Sounding Bored is my semi-regular column on the state of the appraisal profession. This week I get annoyed with appraisers who decide to become diligent only when they are told.
In Kenneth R. Harney’s column Nation’s Housing his article addresses appraisers and the comparable sales they use in Valuation Gets Tough When Sales Slide [WaPo].
Traditionally, real estate appraisers focused heavily on sales of similar properties — “comparables” that closed in recent months — in making their valuations. But that doesn’t work well in markets that were super hot but are now stalled or falling.
One of the problems with appraisals during the housing boom has been the idea that very little research was done and this is evident in the quote above. The premise has been that you simply throw 3 “comps” on the grid and plus up for time and everyone was happy.

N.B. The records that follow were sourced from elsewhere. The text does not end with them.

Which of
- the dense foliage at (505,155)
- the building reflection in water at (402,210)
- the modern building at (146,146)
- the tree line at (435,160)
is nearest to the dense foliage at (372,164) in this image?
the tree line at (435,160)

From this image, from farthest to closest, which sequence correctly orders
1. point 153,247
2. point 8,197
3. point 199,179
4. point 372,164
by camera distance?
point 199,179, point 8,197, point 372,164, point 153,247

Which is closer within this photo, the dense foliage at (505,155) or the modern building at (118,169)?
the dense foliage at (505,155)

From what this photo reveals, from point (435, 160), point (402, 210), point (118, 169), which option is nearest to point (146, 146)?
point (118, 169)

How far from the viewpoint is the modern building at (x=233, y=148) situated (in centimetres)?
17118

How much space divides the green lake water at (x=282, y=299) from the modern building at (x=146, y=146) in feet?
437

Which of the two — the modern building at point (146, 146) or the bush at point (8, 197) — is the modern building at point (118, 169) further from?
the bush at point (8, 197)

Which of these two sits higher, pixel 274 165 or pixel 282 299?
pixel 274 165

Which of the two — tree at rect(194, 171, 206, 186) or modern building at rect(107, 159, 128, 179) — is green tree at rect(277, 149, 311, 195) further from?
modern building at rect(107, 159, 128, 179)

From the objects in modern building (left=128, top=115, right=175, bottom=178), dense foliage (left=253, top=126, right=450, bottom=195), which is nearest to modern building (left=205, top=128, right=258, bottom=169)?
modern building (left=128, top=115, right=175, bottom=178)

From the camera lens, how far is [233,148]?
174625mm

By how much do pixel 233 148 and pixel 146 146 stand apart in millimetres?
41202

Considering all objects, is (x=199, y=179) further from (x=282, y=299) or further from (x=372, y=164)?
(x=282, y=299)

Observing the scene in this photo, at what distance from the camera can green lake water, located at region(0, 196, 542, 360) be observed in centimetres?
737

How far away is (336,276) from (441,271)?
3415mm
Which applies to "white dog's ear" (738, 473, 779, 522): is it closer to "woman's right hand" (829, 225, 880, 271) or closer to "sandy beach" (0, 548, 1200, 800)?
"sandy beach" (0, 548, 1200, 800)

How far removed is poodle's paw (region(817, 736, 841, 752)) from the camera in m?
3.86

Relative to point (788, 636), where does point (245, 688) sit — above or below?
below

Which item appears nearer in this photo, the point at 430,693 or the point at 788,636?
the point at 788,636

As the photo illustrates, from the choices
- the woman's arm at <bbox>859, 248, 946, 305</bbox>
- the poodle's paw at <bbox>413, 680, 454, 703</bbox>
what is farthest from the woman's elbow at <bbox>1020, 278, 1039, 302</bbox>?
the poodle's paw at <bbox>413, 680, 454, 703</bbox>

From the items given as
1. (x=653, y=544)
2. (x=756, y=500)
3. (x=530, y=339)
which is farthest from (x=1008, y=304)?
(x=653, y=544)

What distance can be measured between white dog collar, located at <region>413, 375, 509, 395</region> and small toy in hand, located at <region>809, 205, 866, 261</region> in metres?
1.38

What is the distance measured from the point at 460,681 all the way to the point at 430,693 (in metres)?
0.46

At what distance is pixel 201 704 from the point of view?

I am not sure what “tradition” this follows, but good appraisers never did this. They always look at contracts, listings and interaction with brokers, buyers and sellers in addition to using closed sales. This is what a residential appraiser should be doing. Its not something that should be undertaken simply because the market turned. Otherwise, how else would an appraiser see a changing market?
A sharp appraiser, like the one in this article is aware of tricks used that will cloud the data such as ghost listings and concessions.
My hope as an industry is that we someday appraise the same way during all markets, and not simply do as we are told.